The computers must burn

Experience breeds in failure, not success. Being a "good" programmer means nothing; one that can fail will learn the most. Embrace it. Write things that break. Hack a program together without thinking of the consequences, and laugh maniacally while you watch it burn.

However, it is important to make a distinction between code "failing" and code "being bad"; those ideas are not necessarily synonymous. The stereotype of a "perfect developer" that never makes mistakes is particularly harmful in this regard because it furthers the idea that a bug in your software is a reflection of you as a person.

A 1x Engineer...

  • Writes code that - gasp - has bugs.
  • Makes mistakes from time to time, and finds growth in those mistakes.
  • Can feel like an imposter at times, and understands that others may, too.

The point of saying this is to suggest the idea that Other Developers Make Mistakes Too, and that this might not be such a bad thing. Promoting resources for self care in tech and being vocal about these issues is a step towards reducing the impact that impostor syndrome has on our community, and preventing anxiety that leads to eventual burnout.

Software is bad

Computers suck.

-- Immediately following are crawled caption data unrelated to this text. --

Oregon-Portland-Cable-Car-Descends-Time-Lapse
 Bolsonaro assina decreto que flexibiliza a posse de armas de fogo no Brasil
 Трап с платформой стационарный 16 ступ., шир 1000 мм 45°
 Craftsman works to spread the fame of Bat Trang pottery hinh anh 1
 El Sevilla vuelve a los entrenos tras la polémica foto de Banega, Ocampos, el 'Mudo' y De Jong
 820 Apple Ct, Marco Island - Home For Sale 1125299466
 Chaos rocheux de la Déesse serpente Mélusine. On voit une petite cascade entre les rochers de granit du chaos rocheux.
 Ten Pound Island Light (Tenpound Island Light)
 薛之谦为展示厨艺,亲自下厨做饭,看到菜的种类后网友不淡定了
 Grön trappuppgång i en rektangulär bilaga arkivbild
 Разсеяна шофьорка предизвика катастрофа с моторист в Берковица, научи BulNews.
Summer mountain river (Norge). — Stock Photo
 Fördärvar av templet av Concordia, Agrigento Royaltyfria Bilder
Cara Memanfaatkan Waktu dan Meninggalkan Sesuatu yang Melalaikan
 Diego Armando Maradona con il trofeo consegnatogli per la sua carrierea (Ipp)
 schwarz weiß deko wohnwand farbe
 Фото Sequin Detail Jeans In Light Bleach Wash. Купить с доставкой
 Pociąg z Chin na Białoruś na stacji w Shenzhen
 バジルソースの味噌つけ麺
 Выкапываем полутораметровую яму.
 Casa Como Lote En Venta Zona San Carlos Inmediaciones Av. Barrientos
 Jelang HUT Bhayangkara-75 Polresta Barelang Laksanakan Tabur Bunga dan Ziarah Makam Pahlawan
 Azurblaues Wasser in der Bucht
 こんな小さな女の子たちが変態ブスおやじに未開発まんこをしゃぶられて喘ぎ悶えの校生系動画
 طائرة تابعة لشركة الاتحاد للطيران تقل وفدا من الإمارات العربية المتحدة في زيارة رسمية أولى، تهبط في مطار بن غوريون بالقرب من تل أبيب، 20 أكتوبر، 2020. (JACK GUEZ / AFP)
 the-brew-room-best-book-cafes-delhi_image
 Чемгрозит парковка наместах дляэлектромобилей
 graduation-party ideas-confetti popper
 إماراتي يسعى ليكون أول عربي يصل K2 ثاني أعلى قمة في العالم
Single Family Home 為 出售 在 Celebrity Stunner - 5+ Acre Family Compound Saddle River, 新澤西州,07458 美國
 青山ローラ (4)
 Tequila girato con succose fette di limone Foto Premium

Nothing is perfect. In a lot of computer science, nothing can be perfect. Improvement is an ongoing goal, but it can never be reached. As such, it seems wrong that it's often placed as a target. Perfection doesn't exist, and it's not for us.

However, building something imperfectly doesn't mean that it's bad. The way that most software is perceived is subjective - there is no universal solution to any problem, but that's a good thing. Our individuality, the difference in our goals in life and view of the world, is part of what makes us human. No piece of software can satisfy every possible use in this regard. It can be designed to meet as many as possible, which some companies have put a vast amount of effort into doing, but it will never be perfect.

Aiming for perfection caters to the majority. It implies a disregard of issues in a minor context, and makes decisions to suit a larger scope. To some extent, this has to exist everywhere, as we've already established that nothing can be perfect. In implementation, though, it means that a lot of software is built and designed for "most people". It's built with most people in mind, so that the product is used by the most customers and gains the most profit. It's built for everyone, and the outcome is perfect for no one.

Have fun and break things

A lot of the people here are not programmers because they want to make money - we are programmers because we enjoy what we do. This is a bit of a dangerous idea; I am in no way suggesting that we shouldn't be paid for our work, but it would be foolish to assume that money is the only factor that influences it. Simply put, there is more to work than making money, and there is more to programming than getting paid.

Enjoying our work means that we are able to freely dictate how we write our code. We aren't held back by stressful deadlines or management issues, and we are free to explore and build our software in the way that we think is right. We have the privilege to be motivated by enjoyment over monetary value, and that is something that we want to share. Software as a hobby instead of a job.